ChatGPT can now speak, listen and see images

Published by Victoria Kyle at September 26, 2023

OpenAI collaborated with professional voice actors to train the models to speak.

The realm of generative artificial intelligence (AI) is garnering increased attention as OpenAI discloses the launch of GPT-4V, a vision-enabled model, alongside enhanced multimodal conversational capabilities for its ChatGPT system.

Unveiled on September 25, the new enhancements permit ChatGPT users to engage in more dynamic conversations with the chatbot. The AI models fueling ChatGPT, namely GPT-3.5 and GPT-4, now possess the capability to comprehend plain spoken language inquiries and provide responses in one of five unique voices. As highlighted in a blog post by OpenAI, this innovative multimodal interface will empower users to interact with ChatGPT in previously unavailable ways.

Users can now capture images of landmarks and engage in live discussions about them, take pictures of their fridge and pantry to brainstorm dinner ideas, or help children with math problems by snapping a photo and receiving interactive guidance. The advanced version of ChatGPT is slated to be available to Plus and Enterprise users on mobile platforms within the forthcoming two weeks, with subsequent availability for developers and other users anticipated shortly after.
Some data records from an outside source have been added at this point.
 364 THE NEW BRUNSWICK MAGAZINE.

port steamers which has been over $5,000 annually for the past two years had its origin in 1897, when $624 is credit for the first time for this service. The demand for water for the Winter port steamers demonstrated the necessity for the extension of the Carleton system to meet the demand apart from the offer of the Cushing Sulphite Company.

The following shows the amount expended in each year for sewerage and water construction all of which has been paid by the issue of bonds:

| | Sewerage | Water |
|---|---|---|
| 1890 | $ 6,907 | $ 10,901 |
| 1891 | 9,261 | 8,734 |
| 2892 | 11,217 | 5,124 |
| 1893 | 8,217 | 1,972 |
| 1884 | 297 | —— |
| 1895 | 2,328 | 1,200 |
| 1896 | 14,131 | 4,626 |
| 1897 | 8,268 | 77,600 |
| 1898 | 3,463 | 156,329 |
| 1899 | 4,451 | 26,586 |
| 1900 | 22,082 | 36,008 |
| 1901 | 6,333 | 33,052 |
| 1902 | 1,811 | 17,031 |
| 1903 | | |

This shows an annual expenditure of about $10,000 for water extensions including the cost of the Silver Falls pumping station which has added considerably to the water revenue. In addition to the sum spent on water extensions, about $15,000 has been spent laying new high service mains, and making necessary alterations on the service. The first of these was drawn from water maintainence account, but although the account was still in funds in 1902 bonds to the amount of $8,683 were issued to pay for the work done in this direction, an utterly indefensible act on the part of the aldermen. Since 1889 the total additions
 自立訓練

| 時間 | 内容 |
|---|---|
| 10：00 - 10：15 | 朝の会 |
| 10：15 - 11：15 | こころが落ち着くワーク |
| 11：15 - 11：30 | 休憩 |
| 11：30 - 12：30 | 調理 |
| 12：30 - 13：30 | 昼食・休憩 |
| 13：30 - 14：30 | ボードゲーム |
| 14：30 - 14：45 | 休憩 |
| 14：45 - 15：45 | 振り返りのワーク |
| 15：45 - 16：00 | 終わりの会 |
This new release by OpenAI coincides with the debut of DALL-E 3, the organization’s highly advanced image generation system, which also incorporates natural language processing to allow seamless interaction with users for refined results and integrated assistance from ChatGPT for image prompt creation.

In related news, Anthropic, a competitor of OpenAI, has announced a collaboration with Amazon on September 25. Amazon has committed to an investment of up to $4 billion to encompass cloud services and hardware access. Anthropic, in return, pledges to amplify support for Amazon’s Bedrock foundational AI model, ensuring secure model customization and meticulous fine-tuning for various businesses.